- Coordinates: 47°00′N 73°00′W﻿ / ﻿47.000°N 73.000°W
- Country: Canada
- Province: Quebec
- Regional County Municipalities (RCM) and Equivalent Territories (ET): 3 RCM, 3 ET Les Chenaux; Maskinongé; Mékinac Regional County Municipality; La Tuque (ET); Shawinigan (ET); Trois-Rivières (ET);

Government
- • Table des élus de la Mauricie (Regional conference of elected officers): Gérard Bruneau (President)

Area
- • Land: 35,860.05 km^{2} (13,845.64 sq mi)

Population (2016)
- • Total: 266,112
- • Density: 7.4/km^{2} (19/sq mi)
- • Change 2011-2016: ▲1.0%
- Time zone: UTC-5 (EST)
- • Summer (DST): UTC-4 (EDT)
- Postal code: G
- Area code: 819, 873
- Website: www.mauricie.gouv.qc.ca

= Mauricie =

Mauricie (/fr/) is a traditional and current administrative region of Quebec. La Mauricie National Park is contained within the region, making tourism in Mauricie popular. The region has a land area of 35,860.05 km^{2} (13,845.64 sq mi) and a population of 266,112 residents as of the 2016 Census. Its largest cities are Trois-Rivières and Shawinigan.

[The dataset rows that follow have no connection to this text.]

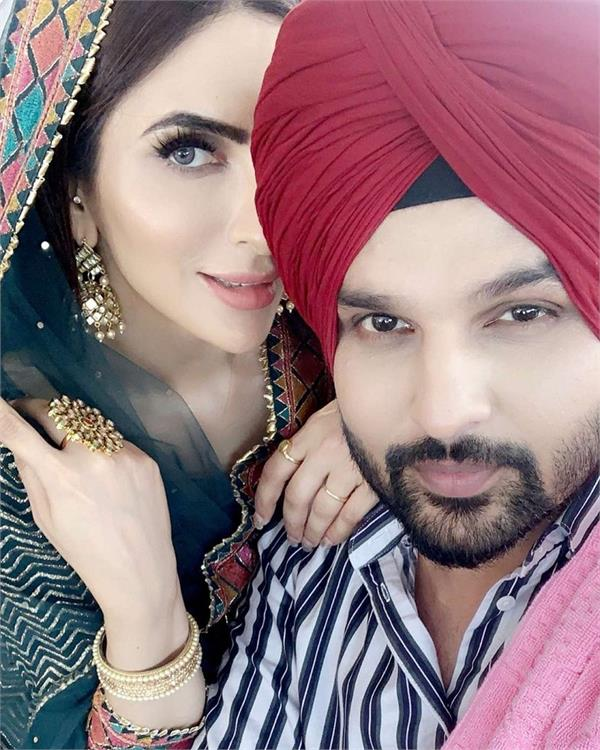 yuvraj hans and mansi sharma for their swanky new suv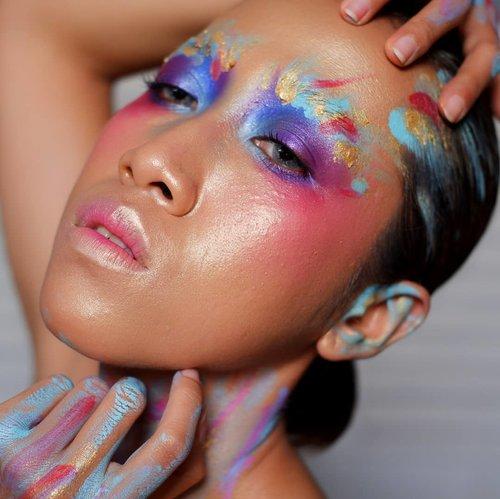 Buat yang sering tanya Dek Mon pakai face painting apa, list-nya sudah ada di blog ya. Ditiliki saja di www.monicaagustami.com 👌---#makeupdiarymonica #facepainting #facepainter #beautifulgirls #jogjabloggirls #makeupartistjogja #makeupjogja #muajogja #clozetteid #makeupinspo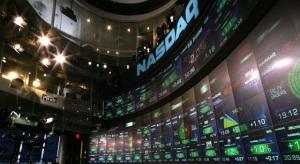700 milliárd dolláros piaci kapitalizáció fölött az AAPL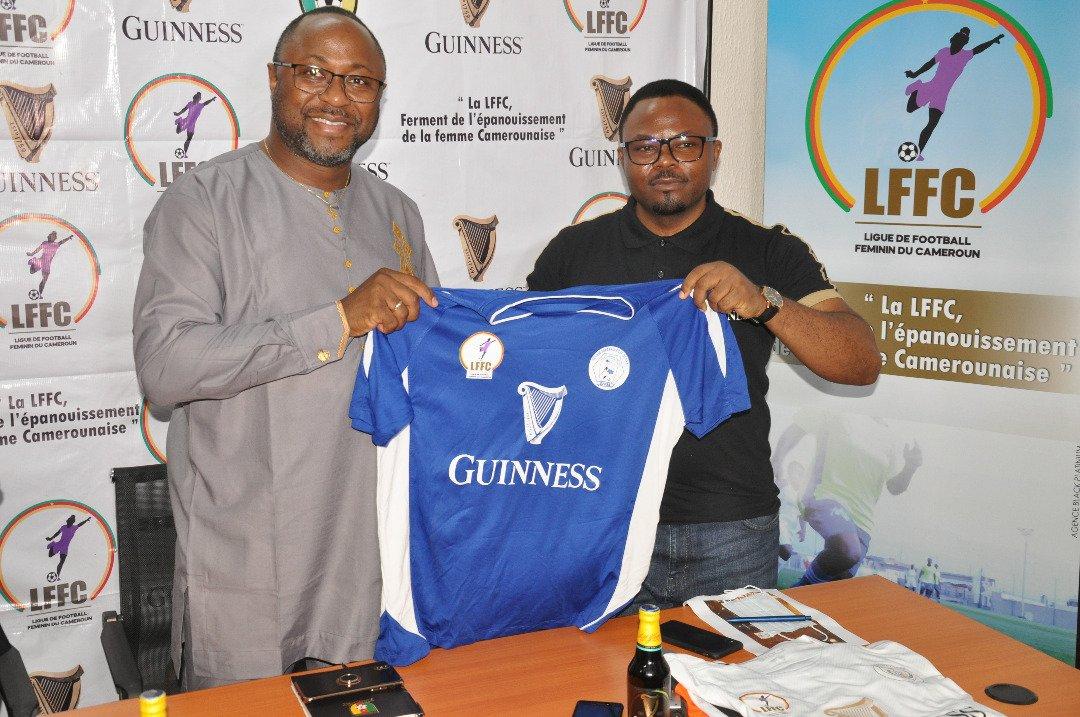 #Guinness a procédé ce matin, lors d'une cérémonie sobre mais riche en couleurs et en émotions, à la remise des maillots des clubs de la #GuinnessSuperLeague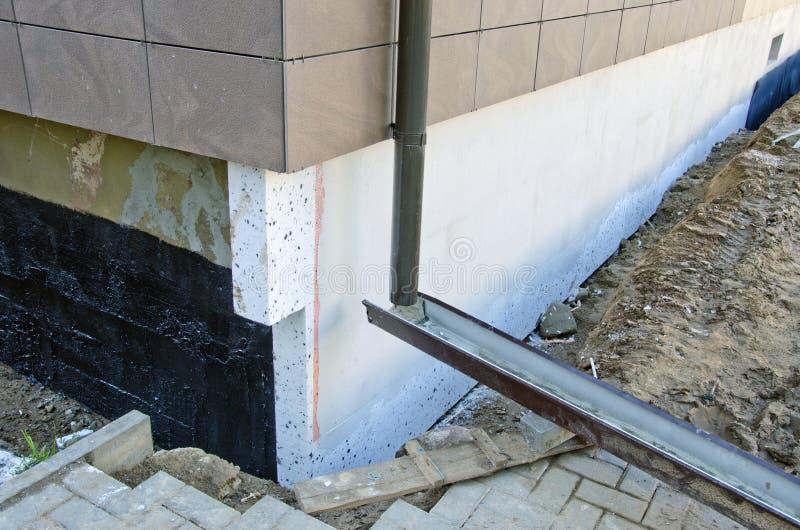 Θερμική μόνωση ιδρύματος σπιτιών με styrofoam στοκ εικόνες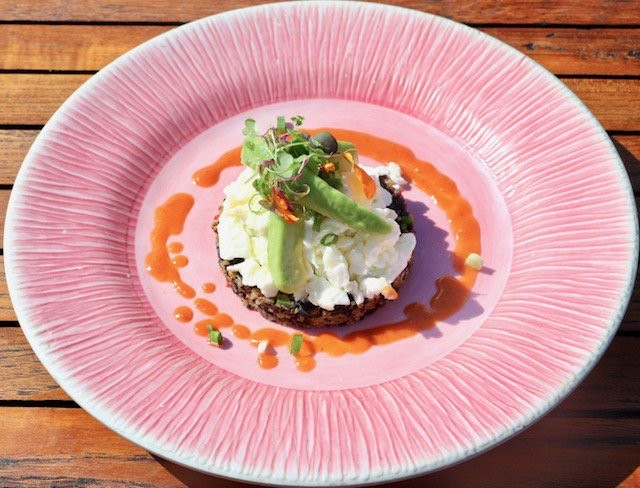 "Thinking about the weekend? Start your Sunday off the right way with this ""Smart Start"" dish. It's made with quinoa, black beans, scrambled egg whites and avocado and it's calling your name!  #FollowTheFlock #EatLocal #FortLauderdale #PelicanLanding #Intracoastal"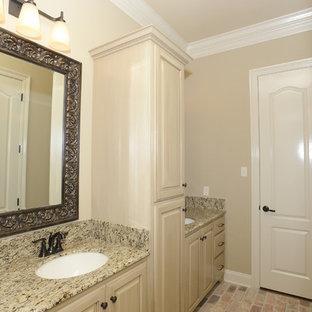 Esempio di una stanza da bagno per bambini classica con ante con bugna sagomata, ante beige, vasca da incasso, piastrelle beige, piastrelle in ceramica, pareti beige, pavimento in mattoni, lavabo sottopiano, top in granito, pavimento multicolore e top beige
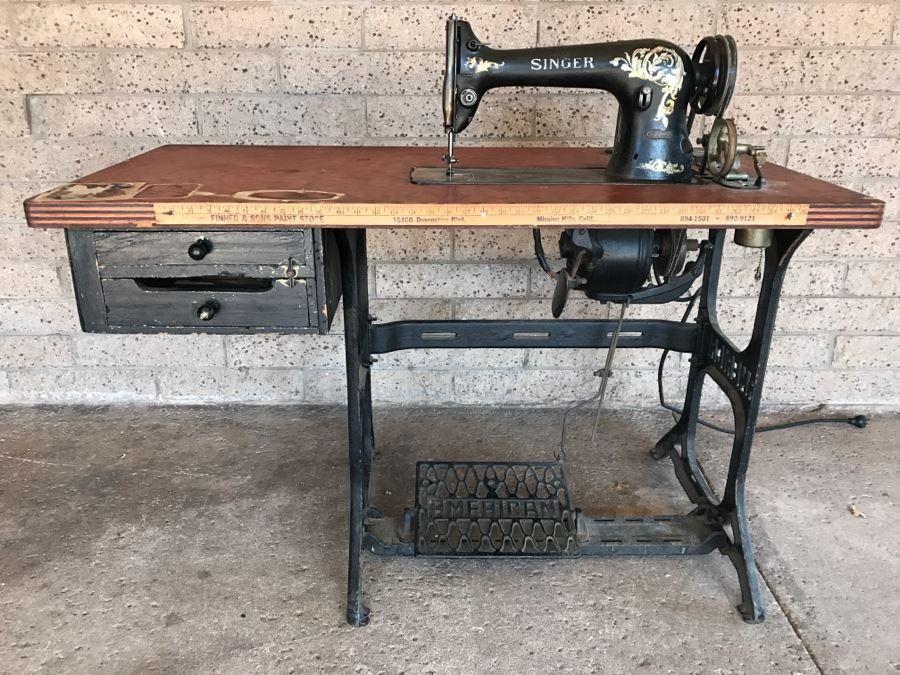 Vintage Singer 31 20 Industrial Sewing Machine Sn H1151884 With Antique American Industrial T Industrial Sewing Machine Sewing Machine Tables Industrial Sewing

The word Mauricie was coined by local priest and historian Albert Tessier and is based on the Saint-Maurice river which runs through the region on a North-South axis.

Mauricie administrative region was created on August 20, 1997 from the split of Mauricie–Bois-Francs administrative region into Mauricie and Centre-du-Québec. However, the concept of Mauricie as a traditional region long predates this.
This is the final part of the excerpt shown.